> **Stated goal**
Rewrite all of the items below, changing "blue puffy jacket sleeve" to "puffy blue jacket sleeve" and keeping everything else the same.

** Begin **

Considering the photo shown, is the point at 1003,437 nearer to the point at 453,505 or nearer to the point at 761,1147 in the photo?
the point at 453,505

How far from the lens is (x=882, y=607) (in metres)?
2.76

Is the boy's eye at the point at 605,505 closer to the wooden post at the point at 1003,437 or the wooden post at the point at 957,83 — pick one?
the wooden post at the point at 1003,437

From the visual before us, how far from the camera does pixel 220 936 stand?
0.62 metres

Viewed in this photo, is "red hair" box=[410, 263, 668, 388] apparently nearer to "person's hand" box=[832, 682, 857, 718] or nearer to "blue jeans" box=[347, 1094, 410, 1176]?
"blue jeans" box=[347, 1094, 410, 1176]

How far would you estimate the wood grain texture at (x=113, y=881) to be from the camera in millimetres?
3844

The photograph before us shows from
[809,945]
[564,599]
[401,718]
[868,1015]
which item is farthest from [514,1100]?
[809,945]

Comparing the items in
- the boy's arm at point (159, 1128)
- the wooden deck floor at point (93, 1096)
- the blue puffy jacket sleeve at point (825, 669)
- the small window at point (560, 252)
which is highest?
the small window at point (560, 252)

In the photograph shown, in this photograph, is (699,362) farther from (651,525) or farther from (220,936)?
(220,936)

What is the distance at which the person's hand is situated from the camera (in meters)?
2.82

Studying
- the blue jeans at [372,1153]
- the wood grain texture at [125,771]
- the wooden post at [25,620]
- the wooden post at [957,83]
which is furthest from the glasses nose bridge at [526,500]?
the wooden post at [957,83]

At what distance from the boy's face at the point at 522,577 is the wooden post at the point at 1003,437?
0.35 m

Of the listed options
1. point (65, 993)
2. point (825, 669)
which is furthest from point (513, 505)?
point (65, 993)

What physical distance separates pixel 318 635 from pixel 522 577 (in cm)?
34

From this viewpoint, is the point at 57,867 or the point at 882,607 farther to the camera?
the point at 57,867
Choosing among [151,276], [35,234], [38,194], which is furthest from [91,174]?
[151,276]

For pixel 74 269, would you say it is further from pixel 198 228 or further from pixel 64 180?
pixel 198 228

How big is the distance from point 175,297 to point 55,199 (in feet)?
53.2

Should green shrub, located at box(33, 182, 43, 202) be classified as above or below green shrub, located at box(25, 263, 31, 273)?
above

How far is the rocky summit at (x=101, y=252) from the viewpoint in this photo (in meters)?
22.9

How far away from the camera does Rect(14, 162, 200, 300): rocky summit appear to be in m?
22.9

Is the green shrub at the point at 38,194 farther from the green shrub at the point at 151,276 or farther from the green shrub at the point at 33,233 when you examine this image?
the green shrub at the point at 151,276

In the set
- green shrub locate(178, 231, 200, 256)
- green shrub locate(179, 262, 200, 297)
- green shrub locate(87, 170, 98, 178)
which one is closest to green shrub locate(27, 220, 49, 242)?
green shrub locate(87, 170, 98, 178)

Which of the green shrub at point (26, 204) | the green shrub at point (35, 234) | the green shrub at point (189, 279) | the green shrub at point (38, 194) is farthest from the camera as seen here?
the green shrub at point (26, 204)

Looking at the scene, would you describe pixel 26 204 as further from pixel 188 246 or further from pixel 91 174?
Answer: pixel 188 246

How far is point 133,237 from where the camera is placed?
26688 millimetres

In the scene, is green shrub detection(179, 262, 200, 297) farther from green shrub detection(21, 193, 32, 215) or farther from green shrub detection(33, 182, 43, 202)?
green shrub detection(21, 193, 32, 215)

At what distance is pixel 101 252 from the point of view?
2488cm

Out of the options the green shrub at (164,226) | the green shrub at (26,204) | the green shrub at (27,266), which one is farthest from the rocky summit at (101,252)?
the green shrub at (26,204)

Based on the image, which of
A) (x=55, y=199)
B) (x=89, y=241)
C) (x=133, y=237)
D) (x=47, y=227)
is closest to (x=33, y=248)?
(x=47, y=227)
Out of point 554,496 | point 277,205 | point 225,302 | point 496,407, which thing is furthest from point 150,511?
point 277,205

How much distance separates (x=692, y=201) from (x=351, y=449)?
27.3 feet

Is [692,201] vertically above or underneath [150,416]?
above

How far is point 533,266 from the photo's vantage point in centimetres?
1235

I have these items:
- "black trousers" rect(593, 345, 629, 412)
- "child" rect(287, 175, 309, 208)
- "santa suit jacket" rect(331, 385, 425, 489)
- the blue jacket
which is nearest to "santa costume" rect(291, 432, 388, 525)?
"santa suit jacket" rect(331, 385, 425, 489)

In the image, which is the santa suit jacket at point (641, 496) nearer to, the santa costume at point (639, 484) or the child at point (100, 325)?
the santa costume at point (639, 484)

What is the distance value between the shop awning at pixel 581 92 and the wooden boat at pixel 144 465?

** End **

> **Result for this task**
Considering the photo shown, is the point at 1003,437 nearer to the point at 453,505 or nearer to the point at 761,1147 in the photo?
the point at 453,505

How far from the lens is (x=882, y=607) (in metres)?
2.76

Is the boy's eye at the point at 605,505 closer to the wooden post at the point at 1003,437 or the wooden post at the point at 957,83 — pick one?
the wooden post at the point at 1003,437

From the visual before us, how far from the camera does pixel 220 936 stand?
0.62 metres

Viewed in this photo, is "red hair" box=[410, 263, 668, 388] apparently nearer to "person's hand" box=[832, 682, 857, 718] or nearer to "blue jeans" box=[347, 1094, 410, 1176]?
"blue jeans" box=[347, 1094, 410, 1176]

How far would you estimate the wood grain texture at (x=113, y=881) to be from the camera in millimetres?
3844

The photograph before us shows from
[809,945]
[564,599]
[401,718]
[868,1015]
which item is farthest from [514,1100]?
[809,945]

Comparing the items in
- the boy's arm at point (159, 1128)
- the wooden deck floor at point (93, 1096)
- the puffy blue jacket sleeve at point (825, 669)
- the small window at point (560, 252)
which is highest?
the small window at point (560, 252)

In the photograph shown, in this photograph, is (699,362) farther from (651,525) or farther from (220,936)?
(220,936)

What is the distance at which the person's hand is situated from the camera (in meters)?
2.82

Studying
- the blue jeans at [372,1153]
- the wood grain texture at [125,771]
- the wooden post at [25,620]
- the wooden post at [957,83]
which is furthest from the glasses nose bridge at [526,500]?
the wooden post at [957,83]

At what distance from the boy's face at the point at 522,577 is the wooden post at the point at 1003,437?
0.35 m

Of the listed options
1. point (65, 993)
2. point (825, 669)
which is furthest from point (513, 505)?
point (65, 993)

What physical distance separates pixel 318 635 from pixel 522 577 (in cm)?
34

From this viewpoint, is the point at 57,867 or the point at 882,607 farther to the camera?
the point at 57,867
Choosing among [151,276], [35,234], [38,194], which is furthest from [91,174]?
[151,276]

For pixel 74 269, would you say it is further from pixel 198 228 or further from pixel 64 180?
pixel 198 228

How big is the distance from point 175,297 to point 55,199 (in feet)?
53.2

Should green shrub, located at box(33, 182, 43, 202) be classified as above or below green shrub, located at box(25, 263, 31, 273)?
above

How far is the rocky summit at (x=101, y=252) from the viewpoint in this photo (in meters)?
22.9

How far away from the camera does Rect(14, 162, 200, 300): rocky summit appear to be in m?
22.9

Is the green shrub at the point at 38,194 farther from the green shrub at the point at 151,276 or farther from the green shrub at the point at 33,233 when you examine this image?
the green shrub at the point at 151,276

In the set
- green shrub locate(178, 231, 200, 256)
- green shrub locate(179, 262, 200, 297)
- green shrub locate(87, 170, 98, 178)
which one is closest to green shrub locate(27, 220, 49, 242)?
green shrub locate(87, 170, 98, 178)

Which of the green shrub at point (26, 204) | the green shrub at point (35, 234) | the green shrub at point (189, 279) | the green shrub at point (38, 194) is farthest from the camera as seen here?
the green shrub at point (26, 204)

Looking at the scene, would you describe pixel 26 204 as further from pixel 188 246 or further from pixel 91 174?
Answer: pixel 188 246

How far is point 133,237 from where the camera is placed?
26688 millimetres

In the scene, is green shrub detection(179, 262, 200, 297) farther from green shrub detection(21, 193, 32, 215) or farther from green shrub detection(33, 182, 43, 202)?
green shrub detection(21, 193, 32, 215)

At what distance is pixel 101 252 from the point of view?
2488cm

Out of the options the green shrub at (164,226) | the green shrub at (26,204) | the green shrub at (27,266), which one is farthest from the rocky summit at (101,252)?
the green shrub at (26,204)

Based on the image, which of
A) (x=55, y=199)
B) (x=89, y=241)
C) (x=133, y=237)
D) (x=47, y=227)
is closest to (x=33, y=248)?
(x=47, y=227)
Out of point 554,496 | point 277,205 | point 225,302 | point 496,407, which thing is furthest from point 150,511?
point 277,205

How much distance separates (x=692, y=201) from (x=351, y=449)?
27.3 feet

Is [692,201] vertically above or underneath [150,416]?
above

How far is point 533,266 from the photo's vantage point in centimetres?
1235

I have these items:
- "black trousers" rect(593, 345, 629, 412)
- "child" rect(287, 175, 309, 208)
- "santa suit jacket" rect(331, 385, 425, 489)
- the blue jacket
which is nearest to "santa costume" rect(291, 432, 388, 525)?
"santa suit jacket" rect(331, 385, 425, 489)

In the image, which is the santa suit jacket at point (641, 496) nearer to, the santa costume at point (639, 484) or the child at point (100, 325)?
the santa costume at point (639, 484)

What is the distance value between the shop awning at pixel 581 92 and the wooden boat at pixel 144 465?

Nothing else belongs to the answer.